Sensommar. A word that only have positive connotations if you ask us. It means late summer in Swedish. The warm air is still here but the suns sets a little earlier, making the nights pleasant and cozy. Late summer in Luleå has lots to offer, and according to many of the locals this is the best part of summer. The water is warmer, having had all of July to heat up and the woods are green, lush and full of berries.

Sweden has something called the Right of Public Access which means that as long as you don't disturb or destroy everyone has the right to wander around the countryside in Sweden with no fear of trespassing. So grab a basket or paper bag and head out into the forest. Here you can find blueberries, lingonberries, and if you're lucky the delicious cloudberry, or the small but tasteful arctic bramble.


Blueberry is a common, small and, you guessed it, blue berry that you can find when hiking the the forests surrounding Luleå. Not many people know that Nordic blueberries are actually a different species than the blueberries found in North America, for example. Nordic blueberries, or bilberry as is their real name (but everyone tend to call them just blueberries) are very healthy. They contain high amounts of vitamin C and D and what's more, Nordic bilberries are said to contain up to four times more anthocyanin, which is the substance that has been found to prevent cancer, diabetes and inflammation, and slow the signs of aging. They grow on small bushes with green leaves, close to the ground. The berries are dark blue and quite soft so be careful not to crush them when you pick and transport them. Blueberries ripe from the middle of summer to the beginning of September.

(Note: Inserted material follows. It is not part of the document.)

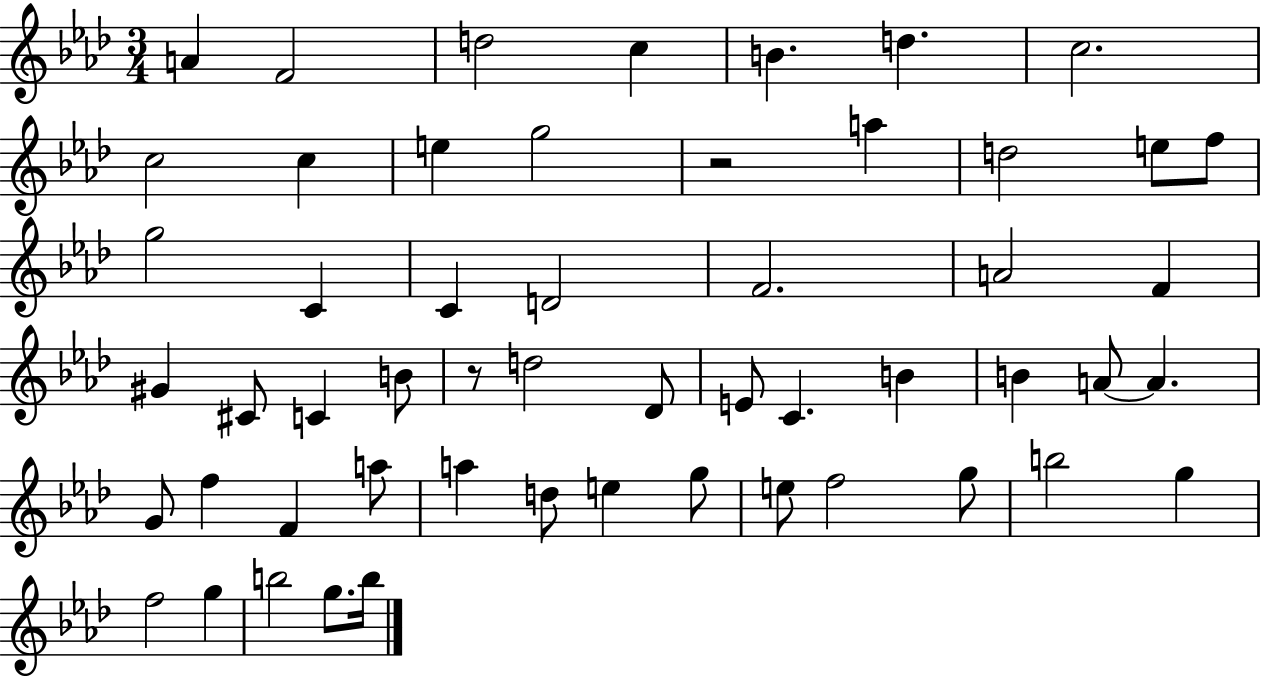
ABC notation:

This small red berry is a Swedish delight, used in jam and cooking as well as desserts and candy. It's almost impossible to visit Luleå without coming across them in some shape or form. Maybe you've even seen them outside of Sweden, at your nearest IKEA on the plate alongside your meatballs. It's a Swedish superfood a it is high in antioxidant qualities and also containing substances that help fight obesity and regulate blood sugar, as well as preventing cancer, inflammation, urinary tract infections and tooth and gum disease.

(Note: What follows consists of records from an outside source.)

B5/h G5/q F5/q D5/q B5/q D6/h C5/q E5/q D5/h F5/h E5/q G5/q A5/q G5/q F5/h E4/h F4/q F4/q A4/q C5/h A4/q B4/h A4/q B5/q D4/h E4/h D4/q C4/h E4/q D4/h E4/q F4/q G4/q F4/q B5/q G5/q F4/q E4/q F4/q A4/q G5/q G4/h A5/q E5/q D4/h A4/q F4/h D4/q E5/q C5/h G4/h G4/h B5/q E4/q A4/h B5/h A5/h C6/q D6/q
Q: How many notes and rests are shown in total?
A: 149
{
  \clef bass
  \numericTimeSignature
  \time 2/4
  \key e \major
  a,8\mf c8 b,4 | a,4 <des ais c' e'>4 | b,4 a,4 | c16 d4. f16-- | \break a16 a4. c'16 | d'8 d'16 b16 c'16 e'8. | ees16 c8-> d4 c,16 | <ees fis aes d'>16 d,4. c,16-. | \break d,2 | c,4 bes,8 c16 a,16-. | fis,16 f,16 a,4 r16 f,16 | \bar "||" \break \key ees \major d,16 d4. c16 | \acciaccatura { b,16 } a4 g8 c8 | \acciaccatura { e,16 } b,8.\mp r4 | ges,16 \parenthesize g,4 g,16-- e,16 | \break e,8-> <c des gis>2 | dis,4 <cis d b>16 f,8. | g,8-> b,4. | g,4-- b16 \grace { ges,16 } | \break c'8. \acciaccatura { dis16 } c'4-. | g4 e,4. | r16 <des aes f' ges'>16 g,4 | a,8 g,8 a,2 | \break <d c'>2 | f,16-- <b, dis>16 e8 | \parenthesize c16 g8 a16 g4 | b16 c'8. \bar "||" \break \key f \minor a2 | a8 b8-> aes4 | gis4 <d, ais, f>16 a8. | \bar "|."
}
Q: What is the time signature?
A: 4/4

They grow on low and small bushes with thick, dark green leaves. They are easier to pick than the blueberries as they are harder and not as delicate. You can find lingonberries in the Luleå's forests from August until late September and sometimes even as late as October.

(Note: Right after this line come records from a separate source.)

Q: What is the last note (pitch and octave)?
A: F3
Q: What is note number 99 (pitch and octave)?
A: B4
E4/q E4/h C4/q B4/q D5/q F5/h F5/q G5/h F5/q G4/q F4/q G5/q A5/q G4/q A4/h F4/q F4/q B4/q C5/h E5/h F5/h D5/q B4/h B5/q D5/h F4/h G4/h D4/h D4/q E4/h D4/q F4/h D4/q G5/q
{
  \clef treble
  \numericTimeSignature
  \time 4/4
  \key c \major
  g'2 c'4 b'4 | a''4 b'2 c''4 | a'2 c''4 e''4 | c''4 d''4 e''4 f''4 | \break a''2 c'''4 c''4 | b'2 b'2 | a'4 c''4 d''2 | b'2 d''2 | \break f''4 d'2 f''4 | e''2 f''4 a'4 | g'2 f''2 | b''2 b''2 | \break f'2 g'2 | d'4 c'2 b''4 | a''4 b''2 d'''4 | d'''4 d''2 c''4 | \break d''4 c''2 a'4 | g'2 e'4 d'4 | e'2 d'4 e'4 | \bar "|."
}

The gold of the forest – cloudberries. This is a Swedish delicacy and not many people have tried it as it mainly grows in arctic or alpine environments. The locals are very secretive with where they have their favorite cloudberry site, nothing can make them reveal where they go to stock up on this delicious, amber berry. If you do find some however, they make great a great jam that locals oftentimes eat warm in combination with vanilla ice cream. We promise you won't be disappointed. Apart from that, cloudberries are incredibly good for you. They are known for their detoxifying and immune-boosting abilities, and also reduce the risk of cardiovascular disease, stimulate circulation and digestion, and prevent diabetes and some cancers. They like to grow near mires, so be careful when you head out the find them.

Arctic bramble

This small little berry is actually the province flower of Norrbotten. It's flowers later turns into small, delicate berries. Not unlike the raspberry, which is a relative to the arctic bramble. The berries as considered exclusive and are sold at a high price, so if you do find some you can consider yourself lucky! They like it here, up north, where the winters are long and the climate   harsh. Theygrow acidic soils rich in organic matter. The flowers are in groups of one up to three, and the petals are pink, red, or magenta. The berry is deep red or dark purple, with an unusual hardiness to frost and cold weather conditions.